What the exercise asks: Copy all of the data below line for line, without changing anything. Leave the pictures out of your copy.
════════════════
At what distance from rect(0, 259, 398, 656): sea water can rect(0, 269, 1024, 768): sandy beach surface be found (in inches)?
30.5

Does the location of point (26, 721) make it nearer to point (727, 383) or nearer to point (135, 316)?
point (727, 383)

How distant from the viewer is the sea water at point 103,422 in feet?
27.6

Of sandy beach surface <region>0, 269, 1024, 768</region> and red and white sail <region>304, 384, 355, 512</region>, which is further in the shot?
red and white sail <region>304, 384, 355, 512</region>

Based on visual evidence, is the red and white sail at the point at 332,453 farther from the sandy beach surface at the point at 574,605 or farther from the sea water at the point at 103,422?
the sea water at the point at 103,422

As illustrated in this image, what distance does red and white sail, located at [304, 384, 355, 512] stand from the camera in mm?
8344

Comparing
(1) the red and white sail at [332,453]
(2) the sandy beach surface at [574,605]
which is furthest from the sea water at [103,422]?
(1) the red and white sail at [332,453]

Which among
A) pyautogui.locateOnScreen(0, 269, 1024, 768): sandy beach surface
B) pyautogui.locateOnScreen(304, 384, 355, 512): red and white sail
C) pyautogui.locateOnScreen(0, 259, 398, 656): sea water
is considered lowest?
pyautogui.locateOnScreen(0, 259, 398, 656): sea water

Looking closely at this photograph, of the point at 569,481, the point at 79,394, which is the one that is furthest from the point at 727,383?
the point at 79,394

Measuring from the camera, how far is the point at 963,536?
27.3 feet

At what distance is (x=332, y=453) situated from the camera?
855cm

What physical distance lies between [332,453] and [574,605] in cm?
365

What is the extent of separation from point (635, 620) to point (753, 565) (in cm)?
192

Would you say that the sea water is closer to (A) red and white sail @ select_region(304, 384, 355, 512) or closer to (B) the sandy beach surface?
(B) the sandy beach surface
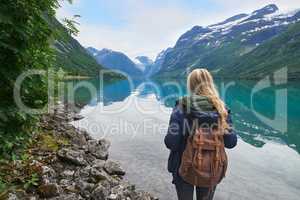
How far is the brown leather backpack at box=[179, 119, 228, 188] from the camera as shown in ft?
23.7

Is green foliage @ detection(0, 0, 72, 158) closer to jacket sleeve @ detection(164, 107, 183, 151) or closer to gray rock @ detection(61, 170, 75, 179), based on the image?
jacket sleeve @ detection(164, 107, 183, 151)

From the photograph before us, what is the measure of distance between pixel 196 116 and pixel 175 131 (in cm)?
51

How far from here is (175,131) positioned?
7309 millimetres

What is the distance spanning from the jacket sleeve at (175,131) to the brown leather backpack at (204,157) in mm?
231

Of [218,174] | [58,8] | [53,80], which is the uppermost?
[58,8]

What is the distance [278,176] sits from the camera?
2034cm

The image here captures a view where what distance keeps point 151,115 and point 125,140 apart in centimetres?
1807

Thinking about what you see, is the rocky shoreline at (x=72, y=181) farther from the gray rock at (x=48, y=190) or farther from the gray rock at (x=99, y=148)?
the gray rock at (x=99, y=148)

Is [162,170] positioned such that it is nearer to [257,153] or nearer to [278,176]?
[278,176]

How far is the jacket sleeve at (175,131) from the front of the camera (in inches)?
288

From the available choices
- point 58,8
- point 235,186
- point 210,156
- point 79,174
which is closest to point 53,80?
point 58,8

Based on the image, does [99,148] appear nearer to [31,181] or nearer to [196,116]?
[31,181]

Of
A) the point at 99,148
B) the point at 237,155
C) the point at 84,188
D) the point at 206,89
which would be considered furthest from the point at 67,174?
the point at 237,155

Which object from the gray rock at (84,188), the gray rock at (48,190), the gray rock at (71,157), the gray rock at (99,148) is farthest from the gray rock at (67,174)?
the gray rock at (99,148)
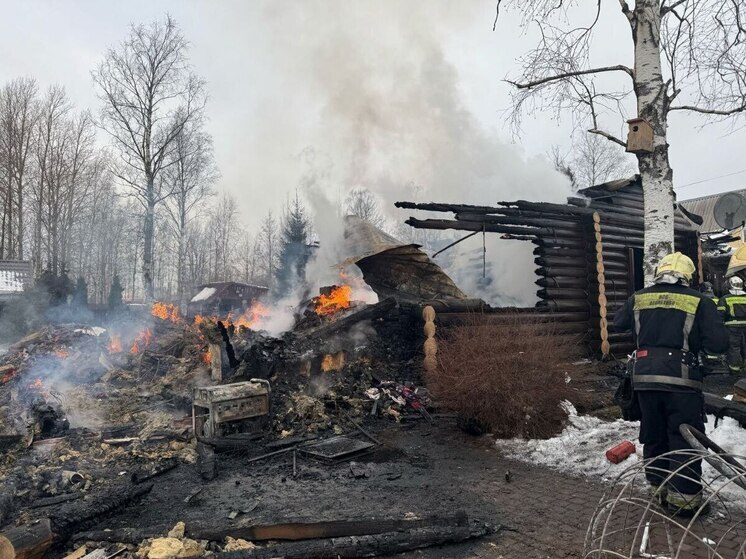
════════════════
Correct response:
At what distance from rect(0, 259, 398, 656): sea water can rect(0, 269, 1024, 768): sandy beach surface be found (in inches)?
30.5

Does the location of point (26, 721) make it nearer to point (727, 383) or nearer to point (135, 316)?
point (727, 383)

How distant from the viewer is the sea water at point 103,422 in feet?
27.6

Of sandy beach surface <region>0, 269, 1024, 768</region> and red and white sail <region>304, 384, 355, 512</region>, which is further in the shot?
red and white sail <region>304, 384, 355, 512</region>

Based on visual evidence, is the red and white sail at the point at 332,453 farther from the sandy beach surface at the point at 574,605 or farther from the sea water at the point at 103,422?
the sea water at the point at 103,422

As illustrated in this image, what distance does red and white sail, located at [304, 384, 355, 512] stand from the camera in mm?
8344

Comparing
(1) the red and white sail at [332,453]
(2) the sandy beach surface at [574,605]
which is furthest from the sea water at [103,422]?
(1) the red and white sail at [332,453]

Which among
A) pyautogui.locateOnScreen(0, 269, 1024, 768): sandy beach surface
B) pyautogui.locateOnScreen(304, 384, 355, 512): red and white sail
C) pyautogui.locateOnScreen(0, 259, 398, 656): sea water
is considered lowest?
pyautogui.locateOnScreen(0, 259, 398, 656): sea water

Looking closely at this photograph, of the point at 569,481, the point at 79,394, which is the one that is furthest from the point at 727,383?
the point at 79,394

Measuring from the camera, how far is the point at 963,536?
27.3 feet

At what distance is (x=332, y=453) situated from the camera?
855cm

What physical distance lies between [332,453] and [574,605] in cm?
365

What is the extent of separation from point (635, 620) to point (753, 565) (in cm)?
192

Would you say that the sea water is closer to (A) red and white sail @ select_region(304, 384, 355, 512) or closer to (B) the sandy beach surface?
(B) the sandy beach surface
How far is the brown leather backpack at box=[179, 119, 228, 188] from the camera as shown in ft?
23.7

Is green foliage @ detection(0, 0, 72, 158) closer to jacket sleeve @ detection(164, 107, 183, 151) or closer to gray rock @ detection(61, 170, 75, 179), based on the image?
jacket sleeve @ detection(164, 107, 183, 151)

From the photograph before us, what is the measure of distance between pixel 196 116 and pixel 175 131 (in cm)?
51

How far from here is (175,131) positioned?
7309 millimetres

What is the distance spanning from the jacket sleeve at (175,131) to the brown leather backpack at (204,157) in mm?
231

Of [218,174] | [58,8] | [53,80], which is the uppermost?
[58,8]

What is the distance [278,176] sits from the camera?
2034cm

The image here captures a view where what distance keeps point 151,115 and point 125,140 apart in centimetres?
1807

Thinking about what you see, is the rocky shoreline at (x=72, y=181) farther from the gray rock at (x=48, y=190) or farther from the gray rock at (x=99, y=148)?
the gray rock at (x=99, y=148)

Is [162,170] positioned such that it is nearer to [257,153] or nearer to [278,176]?
[278,176]

How far is the jacket sleeve at (175,131) from the front of the camera (in inches)?
288

From the available choices
- point 58,8
- point 235,186
- point 210,156
- point 79,174
which is closest to point 53,80?
point 58,8

Based on the image, does [99,148] appear nearer to [31,181] or nearer to [196,116]?
[31,181]

Of
A) the point at 99,148
B) the point at 237,155
C) the point at 84,188
D) the point at 206,89
which would be considered furthest from the point at 67,174?
the point at 237,155

Which object from the gray rock at (84,188), the gray rock at (48,190), the gray rock at (71,157), the gray rock at (99,148) is farthest from the gray rock at (67,174)?
the gray rock at (99,148)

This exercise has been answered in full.